# Vizio VO370M Issue



## g3n0cide (May 18, 2007)

Hey everyone!

I currently have a Vizio VO370M LCD TV that I'm having problems with. Several months ago, I noticed that it wouldn't turn on and only showed the orange illuminated logo. After calling Vizio, I found out that my TV was no longer covered under their warranty and that my issue might be power supply related.

Being a computer technician, I took matters into my own hands and ordered a replacement PSU. After replacing the unit, I still have the same problem unfortunately. I should also note that I have tried different power cords, wall sockets, and tried to power on with the remote and the button on the TV itself.

Does anyone out there have any suggestions? 

At the end of the day, I don't want to spend the cost of a new TV in repairs, but as it stands now, I'm already $40 in the hole for the PSU replacement.


----------



## octaneman (May 13, 2009)

Hi g3n0cide 

From your description it is a power problem look for bloated capacitors on the power supply.


----------



## g3n0cide (May 18, 2007)

Thanks for the response octaneman!

I'm not sure what capacitors you're referring to because I just replaced the power supply unit and I still have the original problem that I had with the stock unit. This leads me to believe that the problem lies elsewhere or I received a defective PSU.

This is what I ordered and replaced last night: Click Me

Are you familiar with this model, and if so, are there capacitors in other locations I need to be looking at?

Because the new board is a replacement, do the capacitors need to be "charged" by keeping the unit plugged in? My thinking behind this is that maybe the capacitors need more of a charge to get the TV operational? I'm shooting from the hip on that one.

I appreciate all the help.
Thanks


----------



## LMiller7 (Jun 21, 2010)

I expect that the TV has other problems. The PSU was a reasonable guess, but unfortunately such guesses often turn out wrong. The problem could be capacitors elsewhere but there is at present no evidence to support this. In many cases capacitors fail with no visual indications whatsoever and require more advanced troubleshooting to locate them. There are also many other possible causes for this problem.
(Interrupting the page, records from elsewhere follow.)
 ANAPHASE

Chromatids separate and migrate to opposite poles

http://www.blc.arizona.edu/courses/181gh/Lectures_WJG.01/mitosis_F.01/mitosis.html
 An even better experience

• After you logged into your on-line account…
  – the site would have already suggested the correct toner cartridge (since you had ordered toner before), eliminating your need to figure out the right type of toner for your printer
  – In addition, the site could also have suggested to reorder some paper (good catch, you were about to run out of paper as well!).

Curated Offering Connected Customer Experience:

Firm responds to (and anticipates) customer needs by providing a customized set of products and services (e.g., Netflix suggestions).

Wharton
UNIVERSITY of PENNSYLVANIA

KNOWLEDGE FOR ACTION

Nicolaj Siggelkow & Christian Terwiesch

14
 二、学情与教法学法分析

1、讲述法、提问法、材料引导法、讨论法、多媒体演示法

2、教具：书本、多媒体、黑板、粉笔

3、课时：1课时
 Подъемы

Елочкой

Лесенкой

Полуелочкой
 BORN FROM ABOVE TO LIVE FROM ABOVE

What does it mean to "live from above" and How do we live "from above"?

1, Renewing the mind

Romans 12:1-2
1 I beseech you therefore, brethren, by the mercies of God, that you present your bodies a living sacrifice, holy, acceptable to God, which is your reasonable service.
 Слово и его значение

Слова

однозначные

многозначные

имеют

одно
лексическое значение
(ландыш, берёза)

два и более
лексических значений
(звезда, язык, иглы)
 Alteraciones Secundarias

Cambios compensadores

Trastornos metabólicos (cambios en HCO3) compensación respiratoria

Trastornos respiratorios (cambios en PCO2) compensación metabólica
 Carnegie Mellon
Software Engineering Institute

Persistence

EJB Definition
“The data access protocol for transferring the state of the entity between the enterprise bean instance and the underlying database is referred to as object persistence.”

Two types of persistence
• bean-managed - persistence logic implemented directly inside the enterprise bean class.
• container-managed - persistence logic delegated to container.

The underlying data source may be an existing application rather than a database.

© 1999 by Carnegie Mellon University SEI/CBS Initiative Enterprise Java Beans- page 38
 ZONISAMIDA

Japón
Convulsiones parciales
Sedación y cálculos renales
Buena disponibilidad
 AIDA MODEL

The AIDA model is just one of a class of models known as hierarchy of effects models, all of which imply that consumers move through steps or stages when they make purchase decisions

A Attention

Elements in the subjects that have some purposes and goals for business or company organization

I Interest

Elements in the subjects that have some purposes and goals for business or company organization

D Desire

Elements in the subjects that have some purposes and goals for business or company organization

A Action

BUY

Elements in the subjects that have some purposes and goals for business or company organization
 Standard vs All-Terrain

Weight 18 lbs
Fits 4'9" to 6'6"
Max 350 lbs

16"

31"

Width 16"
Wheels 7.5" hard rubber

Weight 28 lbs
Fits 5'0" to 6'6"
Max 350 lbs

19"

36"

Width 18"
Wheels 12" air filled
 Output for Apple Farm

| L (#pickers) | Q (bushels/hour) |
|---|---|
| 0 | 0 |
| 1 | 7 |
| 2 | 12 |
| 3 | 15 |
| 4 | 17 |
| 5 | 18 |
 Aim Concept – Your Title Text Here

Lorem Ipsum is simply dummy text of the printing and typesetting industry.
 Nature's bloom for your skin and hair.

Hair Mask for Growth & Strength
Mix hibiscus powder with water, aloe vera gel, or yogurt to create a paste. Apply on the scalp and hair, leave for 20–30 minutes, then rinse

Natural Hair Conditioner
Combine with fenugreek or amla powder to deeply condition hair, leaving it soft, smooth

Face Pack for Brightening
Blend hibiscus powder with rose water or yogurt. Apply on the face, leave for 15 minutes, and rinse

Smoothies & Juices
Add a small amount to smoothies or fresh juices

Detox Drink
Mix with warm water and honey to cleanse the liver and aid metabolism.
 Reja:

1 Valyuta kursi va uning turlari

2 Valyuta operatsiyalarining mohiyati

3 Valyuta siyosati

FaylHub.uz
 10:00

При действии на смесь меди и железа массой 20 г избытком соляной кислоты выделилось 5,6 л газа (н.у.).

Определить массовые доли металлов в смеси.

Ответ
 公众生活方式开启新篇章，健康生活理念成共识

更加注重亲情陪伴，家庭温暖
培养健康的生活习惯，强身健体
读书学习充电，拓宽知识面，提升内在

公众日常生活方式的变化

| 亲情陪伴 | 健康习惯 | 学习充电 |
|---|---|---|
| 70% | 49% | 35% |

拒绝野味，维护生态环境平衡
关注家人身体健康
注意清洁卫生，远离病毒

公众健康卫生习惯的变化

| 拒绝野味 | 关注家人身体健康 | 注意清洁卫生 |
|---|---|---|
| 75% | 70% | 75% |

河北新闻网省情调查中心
All capacitors will charge within a few moments of the unit being turned on and will discharge quite rapidly. There is no need far an extended charging time with a new PSU.

Further troubleshooting would require the services of an experienced technician. Unfortunately, the skills of a computer technician will be of little use here.

Note: I have no specific knowledge of the model in question, just that obtained during 30 years doing electronics service.


----------



## octaneman (May 13, 2009)

What you can do is look at your inverter board, what the inverter does is it oscillates the voltage to power up the back light. Your board should have 5 transformers on it, if there is a problem with one of them it should be getting real hot which may leave a residual heat trace. 

:danger: Take safety precautions make sure the unit is powered off to avoid electrical shock. 


The best way to test the inverter board is to remove the transformers off the PCB and use a DVOM to probe the windings one-by-one. 


Out of curiosity are you getting any audio from the set ? Or is it completely blank for both audio and video ?


----------



## edgil1985 (Nov 23, 2008)

I'm having an issue with my tv, same model. I have lines running through the top 1/5th of the tv. They come on and off every few seconds. I have replaced the t-con board and no change. Any more suggestions?


----------